_УСЛОВИЕ ЗАДАНИЯ_: Продолжите отрывок воспоминаний о жизни в Москве в ожидании учебного заведения, начиная сразу после его последнего предложения.

_ПРЕДЛОЖЕННЫЙ ОТРЫВОК_:
Будучи в отставке, не имея более средств жить в прежнем изобилии, отец мой желал оставить Киев, куда личный его неприятель прибыл начальником, и отправиться в Пензу, которую он любил и куда призывали его хозяйственные дела. К несчастью, в последний год своей службы, он увлекся страстью к строениям и затеял огромный дом, который надеялся или выгодно отдавать внаймы или с прибылью продать: ему необходимо было его окончить. Князь же Дашков, втайне торжествуя, желал явить умеренность, первый посетил отца моего, и потом при всякой встрече показывал вид, будто ему везде уступает место.
В Москве жил я, между тем, в совершенной праздности и скуке, не имел знакомых, не имел книг и нетерпеливо ожидал минуты, когда отдадут меня в какое-нибудь учебное заведение. Но зять мой, по своему пекшийся о моем благе, полагал, что для меня будет величайшая честь воспитываться вместе с молодым графом, сыном его начальника: у него шли о том негоциации, и от того медлили решить мою участь. Я знал о его намерении и трепетал от ужаса сделаться наперсником московского дофина. В Киеве естественным образом брал я верх над своими маленькими товарищами, в Москве я ожидать сего не смел; но всё-таки не хотелось же находиться в свите сына, как зять мой был при особе отца[30]. В одном равенстве видел я свое спасение.

_ИЗВЛЕЧЁННЫЕ ДАННЫЕ_:

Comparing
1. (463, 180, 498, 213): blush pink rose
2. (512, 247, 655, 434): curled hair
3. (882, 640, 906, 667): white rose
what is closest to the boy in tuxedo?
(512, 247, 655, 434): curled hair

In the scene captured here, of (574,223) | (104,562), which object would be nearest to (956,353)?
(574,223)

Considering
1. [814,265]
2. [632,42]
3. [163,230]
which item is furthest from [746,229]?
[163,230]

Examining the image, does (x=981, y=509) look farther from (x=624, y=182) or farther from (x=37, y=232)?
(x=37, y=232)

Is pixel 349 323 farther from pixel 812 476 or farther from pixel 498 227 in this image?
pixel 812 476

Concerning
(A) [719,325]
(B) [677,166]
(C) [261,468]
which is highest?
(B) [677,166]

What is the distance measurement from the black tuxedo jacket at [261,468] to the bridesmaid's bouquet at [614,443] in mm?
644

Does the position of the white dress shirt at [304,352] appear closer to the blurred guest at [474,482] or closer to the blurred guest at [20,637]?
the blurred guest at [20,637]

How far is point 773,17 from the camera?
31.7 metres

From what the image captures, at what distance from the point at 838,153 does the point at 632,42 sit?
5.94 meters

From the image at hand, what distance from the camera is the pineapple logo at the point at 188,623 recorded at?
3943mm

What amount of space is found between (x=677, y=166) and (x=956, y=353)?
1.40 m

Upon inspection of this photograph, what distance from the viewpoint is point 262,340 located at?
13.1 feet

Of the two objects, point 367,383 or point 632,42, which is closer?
...
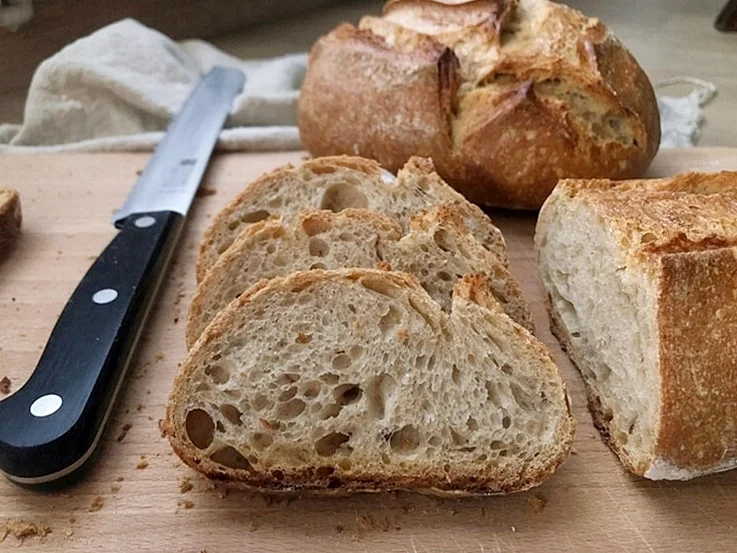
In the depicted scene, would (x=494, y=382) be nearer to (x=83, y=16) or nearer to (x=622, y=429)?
---
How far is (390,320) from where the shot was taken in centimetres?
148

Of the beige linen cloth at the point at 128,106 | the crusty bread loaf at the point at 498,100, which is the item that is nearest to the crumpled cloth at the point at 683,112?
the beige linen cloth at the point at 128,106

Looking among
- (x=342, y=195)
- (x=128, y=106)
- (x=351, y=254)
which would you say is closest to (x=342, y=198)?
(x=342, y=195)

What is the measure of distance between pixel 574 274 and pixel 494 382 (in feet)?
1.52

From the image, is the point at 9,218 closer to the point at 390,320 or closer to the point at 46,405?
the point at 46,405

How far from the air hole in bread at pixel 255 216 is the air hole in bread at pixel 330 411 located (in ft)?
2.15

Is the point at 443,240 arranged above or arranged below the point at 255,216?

_РЕЗУЛЬТАТ_:
Моего мнения не спрашивали, и дело было почти полажено. В один вечер пригласили меня, то есть призвали, к знатному моему ровеснику. Я чувствовал, что иду на смотр: московское житье сделало меня робким, застенчивым; но отчаяние дало мне силы, и я вооружился неведомою мне дотоле наглостью. Я нашел графчика одного; я ожидал найти в нём спесь, но он мне показался в смущении, в замешательстве. Притворная смелость моя его ободрила, мы начали говорить вздор и, как водится между мальчиками, через несколько минут коротко познакомились. Я уже умягчался душой, как вдруг показались мои судьи, сперва мусью Моринбо, наставник графа, за ним г. Лоран, воспитатель его, и, наконец, сама г-жа Лоран, супруга последнего. Она была вся разряжена и, благосклонно улыбаясь, сказала мне: «bon jour, mon petit»; не имея понятия о её интригах, не знаю сам от чего, я весь вспыхнул и готов был в нее вцепиться. С трех сторон посыпались на меня вопросы. Я прескверно говорил по-французски; тут нарочно я коверкал язык, врал и дурачился. Плечи пожимались, уста насмешливо улыбались, и всё мне показывало, что я успел в своем намерении. Может быть, я и напрасно приписываю себе успех в сем деле; я не имел довольно ума и искусства, чтобы прикидываться глупым; может быть я показался бы им неуклюжим и без всяких усилий; но как бы то ни было, я торжествовал, чувствуя, что мне не выбрили затылок.